:: Supplied passage

The organization of a typological series with scores of exemplars of the formal script, both from MSS and inscriptions, is now in progress ... Similarly, the cursive series can be set up, though with fewer specimens. From Qumran, MSS exhibiting both hands stand side by side from the second century BC until the First Revolt.2
However, external data has not cooperated with this construction, which is
derived from the First Revolt premise. In 1961, Cross reported that semi cursive
hands from as late as the first century CE are entirely missing from the Qumran
texts (they never existed in the Qumran texts to begin with).3
And in 1998, Yardeni argued that a tiny handful of first century CE true cursive
hands among the 4Q texts have nothing to do with Qumran (that is, those 4Q texts
indeed are first century CE, but they are not from Qumran).4
Today the chronologically floating formal hands are all that remain among the
Qumran finds which are still generally believed to run as late as the first
century CE.
But an example of "first century AD" writing (according to
Cross) turned up on a locus 89 bowl from Period Ib - decades before this was
supposed to exist in Cross's system. This caused a perplexed but honest Cross to
say that if the locus 89 bowls really were from Period Ib, then the actual dates
for developments in the formal hands might be systematically earlier than he had
published for them.5 Few today question that the locus 89 bowls
are Period Ib, and the first century BCE dating of the locus 89 bowls has been
corroborated by finds at Jericho.6 Yet the implications of
Cross's reasonable statement have never been taken seriously. There is no
non-circular argument for dating Qumran texts found in the caves on paleographic
grounds later than the end of Period Ib.
Conclusion
It is a curious paradox that scholarly constructions often retain momentum
after the original reasons which created them are acknowledged to be mistaken.

::::

Written tasks >>
1) Answer these questions from the Qumran paleography passage, one line each:
(a) In what year did Cross report that semi cursive hands from as late as the first century CE are missing from the Qumran texts?
(b) Who argued in 1998 that a tiny handful of first century CE true cursive hands among the 4Q texts have nothing to do with Qumran?
(c) Finds at which site corroborated the first century BCE dating of the locus 89 bowls?
2) Echo the Qumran paleography passage word for word, from "But an example" up to and including "of Period Ib.".

:: Extracted entries

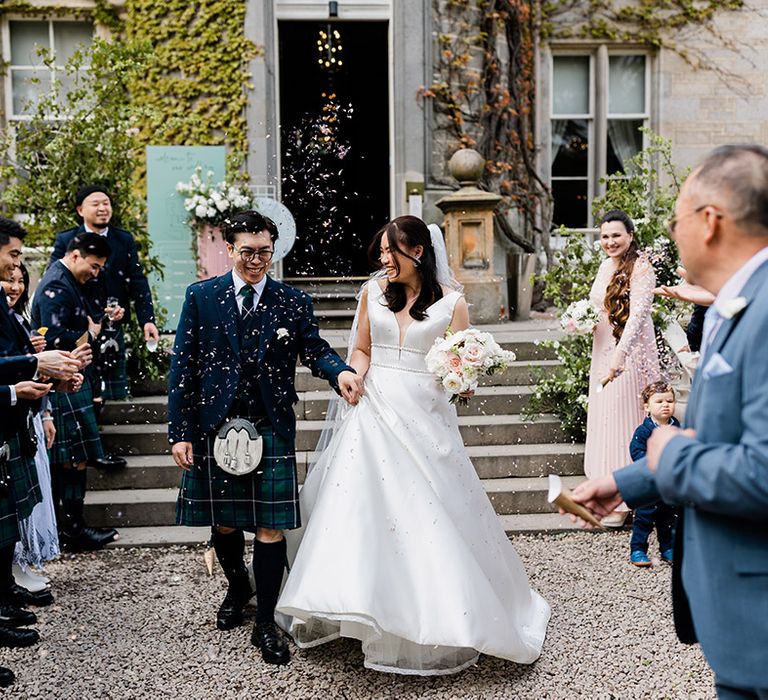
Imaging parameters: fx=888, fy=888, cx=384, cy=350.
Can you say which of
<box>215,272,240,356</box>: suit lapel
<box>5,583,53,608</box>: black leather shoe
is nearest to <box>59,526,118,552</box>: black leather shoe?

::::
:: Extracted entries

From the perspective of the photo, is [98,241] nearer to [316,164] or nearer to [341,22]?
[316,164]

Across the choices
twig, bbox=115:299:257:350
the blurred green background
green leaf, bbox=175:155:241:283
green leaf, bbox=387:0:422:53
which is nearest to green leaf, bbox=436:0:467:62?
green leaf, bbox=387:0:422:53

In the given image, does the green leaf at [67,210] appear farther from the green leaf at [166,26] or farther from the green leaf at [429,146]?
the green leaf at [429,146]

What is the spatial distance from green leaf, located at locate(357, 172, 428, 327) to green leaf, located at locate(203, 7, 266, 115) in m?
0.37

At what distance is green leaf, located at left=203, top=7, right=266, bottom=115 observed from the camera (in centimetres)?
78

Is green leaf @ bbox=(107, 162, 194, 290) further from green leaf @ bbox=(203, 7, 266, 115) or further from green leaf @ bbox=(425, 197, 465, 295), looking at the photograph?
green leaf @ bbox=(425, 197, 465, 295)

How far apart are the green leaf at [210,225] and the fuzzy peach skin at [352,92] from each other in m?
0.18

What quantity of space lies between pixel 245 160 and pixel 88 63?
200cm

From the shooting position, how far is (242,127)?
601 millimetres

::::
:: Extracted entries

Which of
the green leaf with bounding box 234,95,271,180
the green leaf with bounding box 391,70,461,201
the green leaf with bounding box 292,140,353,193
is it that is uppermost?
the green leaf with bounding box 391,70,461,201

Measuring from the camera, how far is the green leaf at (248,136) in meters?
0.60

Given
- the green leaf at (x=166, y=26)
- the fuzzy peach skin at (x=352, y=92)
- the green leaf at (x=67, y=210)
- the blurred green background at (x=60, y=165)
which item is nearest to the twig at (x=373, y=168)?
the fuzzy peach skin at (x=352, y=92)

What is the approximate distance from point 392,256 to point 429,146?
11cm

::::

Task answers >>
1)
(a) 1961
(b) Yardeni
(c) Jericho

2)
But an example of "first century AD" writing (according to
Cross) turned up on a locus 89 bowl from Period Ib - decades before this was
supposed to exist in Cross's system. This caused a perplexed but honest Cross to
say that if the locus 89 bowls really were from Period Ib, then the actual dates
for developments in the formal hands might be systematically earlier than he had
published for them.5 Few today question that the locus 89 bowls
are Period Ib, and the first century BCE dating of the locus 89 bowls has been
corroborated by finds at Jericho.6 Yet the implications of
Cross's reasonable statement have never been taken seriously. There is no
non-circular argument for dating Qumran texts found in the caves on paleographic
grounds later than the end of Period Ib.